Les détracteurs ont tort

Selon Mme Cotton, nous faisons des erreurs inconscientes de jugement, puisque notre cerveau émotionnel entendra les menaces subites plus que d’entendre les projections 2050. Avez-vous vu les 6 canicules l’été dernier et les 6 carambolages dus aux mauvaises conditions routières de cet hiver?

« Selon l’Organisation mondiale de la santé, 23 % des décès dans le monde sont associés à l’environnement ». C’est dans ce courant que l’Institut national de santé publique du Québec lancera bientôt un programme de formation Climat et santé qui abordera les impacts cardiovasculaires, respiratoires et rénaux, les impacts neurologiques, psychosociaux et de santé mentale et les effets sanitaires reliés à l’eau et à l’alimentation.

Faut arrêter de se fermer les yeux et les ouvrir. Comment l’économie se portera avec les méfaits des dérèglements climatiques? Comment éponger les milliards engloutis? Un discours « avant-gardiste » tiendra compte, entre autres, des coûts des sécheresses (manque de foin pour les animaux), des inondations (les maisons, les routes à la flotte), etc.

Certains ont dénigré la signature à lepacte.ca et d’autres ont dit : « ben là, j’ai le droit de … ». Donc, au nom de son droit à la consommation, on continue.

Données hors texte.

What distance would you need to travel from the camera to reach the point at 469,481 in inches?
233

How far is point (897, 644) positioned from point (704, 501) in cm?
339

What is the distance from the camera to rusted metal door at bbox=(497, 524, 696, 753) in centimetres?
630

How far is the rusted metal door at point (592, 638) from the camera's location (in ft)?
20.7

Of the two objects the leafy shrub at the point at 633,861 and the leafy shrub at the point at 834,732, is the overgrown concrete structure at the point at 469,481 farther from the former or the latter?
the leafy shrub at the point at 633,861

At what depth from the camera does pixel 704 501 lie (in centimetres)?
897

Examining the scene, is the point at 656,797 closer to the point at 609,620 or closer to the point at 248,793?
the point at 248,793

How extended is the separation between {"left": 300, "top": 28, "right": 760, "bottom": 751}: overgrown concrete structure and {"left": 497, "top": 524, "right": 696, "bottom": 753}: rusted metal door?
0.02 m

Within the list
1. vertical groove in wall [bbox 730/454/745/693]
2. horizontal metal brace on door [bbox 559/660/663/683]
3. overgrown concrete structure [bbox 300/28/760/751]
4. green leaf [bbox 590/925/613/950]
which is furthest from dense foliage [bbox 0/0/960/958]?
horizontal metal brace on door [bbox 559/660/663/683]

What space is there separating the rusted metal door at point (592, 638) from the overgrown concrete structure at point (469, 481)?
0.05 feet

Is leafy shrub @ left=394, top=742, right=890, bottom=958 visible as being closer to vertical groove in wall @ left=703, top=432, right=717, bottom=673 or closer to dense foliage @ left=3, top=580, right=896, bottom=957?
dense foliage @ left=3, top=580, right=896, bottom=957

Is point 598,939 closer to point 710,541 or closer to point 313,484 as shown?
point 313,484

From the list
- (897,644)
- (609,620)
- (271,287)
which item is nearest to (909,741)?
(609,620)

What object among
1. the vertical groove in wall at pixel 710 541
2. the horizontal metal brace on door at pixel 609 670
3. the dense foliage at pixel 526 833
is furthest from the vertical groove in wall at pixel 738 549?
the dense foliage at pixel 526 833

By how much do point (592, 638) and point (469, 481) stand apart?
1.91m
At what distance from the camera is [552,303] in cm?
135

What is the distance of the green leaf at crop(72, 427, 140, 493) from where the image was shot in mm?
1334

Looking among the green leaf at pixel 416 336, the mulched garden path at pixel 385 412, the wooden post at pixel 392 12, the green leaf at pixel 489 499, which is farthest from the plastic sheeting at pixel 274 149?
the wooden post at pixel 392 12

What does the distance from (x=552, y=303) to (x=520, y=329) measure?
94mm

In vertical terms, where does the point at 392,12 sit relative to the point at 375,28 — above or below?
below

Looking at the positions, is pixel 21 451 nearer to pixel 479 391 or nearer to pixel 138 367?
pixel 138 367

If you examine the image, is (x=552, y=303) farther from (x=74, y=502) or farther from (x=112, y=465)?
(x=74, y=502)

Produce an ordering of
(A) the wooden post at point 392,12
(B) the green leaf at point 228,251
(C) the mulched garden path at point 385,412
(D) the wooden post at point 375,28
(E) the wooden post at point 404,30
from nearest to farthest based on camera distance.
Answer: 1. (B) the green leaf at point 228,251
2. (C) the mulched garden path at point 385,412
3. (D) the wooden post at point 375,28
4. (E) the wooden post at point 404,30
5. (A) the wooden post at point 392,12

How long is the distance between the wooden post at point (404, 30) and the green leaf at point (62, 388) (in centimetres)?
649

On peut discuter de virgules, mais on ne peut se déresponsabiliser de nos choix. Avez-vous eu chaud cet été? Trouvez-vous difficile de vous déplacer cet hiver? Il y a lieu de se questionner. Avez-vous déjà payé une taxe au droit de polluer?

Au minimum, suis-je capable de reconnaître mon niveau de mauvaise foi et de victimite? Oui, l’information existe et elle est disponible. Oui, ça coûte parfois plus cher, c’est peut-être parce qu’on ne paie pas le coût environnemental et social de notre consommation depuis trop longtemps. Non, nous ne sommes pas seuls et c’est à chacun de nous à s’y mettre pour que ça fasse des millions de tonnes de GES en moins.

Maintenant, revisitons notre niveau de consommation par le choix d’utilisation de véhicule, de sac de plastique, de suremballage, etc.

Il semble que sur l’ensemble de trucs possibles à faire, le niveau d’intervention du gouvernement est faible. Le plus gros est entre nos mains!

L’action atténue le doute

Cessez d’attendre de tout comprendre pour agir. Nul besoin de tout savoir sur l’océan pour y pêcher.

En d’autres mots, faire partie du mouvement pour en inspirer d’autres. Quand tu vois ton voisin utiliser sa tondeuse électrique, que tu vois tes amis prendre le bus plutôt que de s’acheter un véhicule, tes enfants cuisiner au lieu d’acheter des pizzas congelées, demande-toi qu’est-ce que tu fais pour être la personne qui fait sa part.

Comme le relate Stéphane Hessel dans Indignez-vous!, « La pensée productiviste, portée par l’Occident, a entraîné le monde dans une crise dont il faut sortir par une rupture radicale avec la fuite en avant du « toujours plus » (…) Il est grand temps que le souci éthique, de justice, d’équilibre durable devienne prévalent. Car les risques les plus graves nous menacent. Ils peuvent mettre un terme à l’aventure humaine sur une planète qu’elle peut rendre inhabitable pour l’homme. »

Selon Nietzsche, « la connaissance tue l’action, pour agir il faut que les yeux se voilent d’un bandeau d’illusion. » Parfois agir en environnement, c’est ingrat comme l’éducation, on ne sait pas ce que cela va donner. Mais ce qu’on sait c’est qu’on ne peut pas continuer comme cela, on ne peut pas baisser les bras. Avec ou sans illusion, faut changer maintenant.

Au-delà du gouvernement, c’est un enjeu du mode de vie en refusant ce dont on n’a pas de besoin. Pensons aux alternatives : est-ce que j’en achèterais si ce n’était pas en spécial? Comment y aller autrement qu’en auto-solo? Puis-je soutenir une ferme locale? Réchauffons nos relations, pas le climat.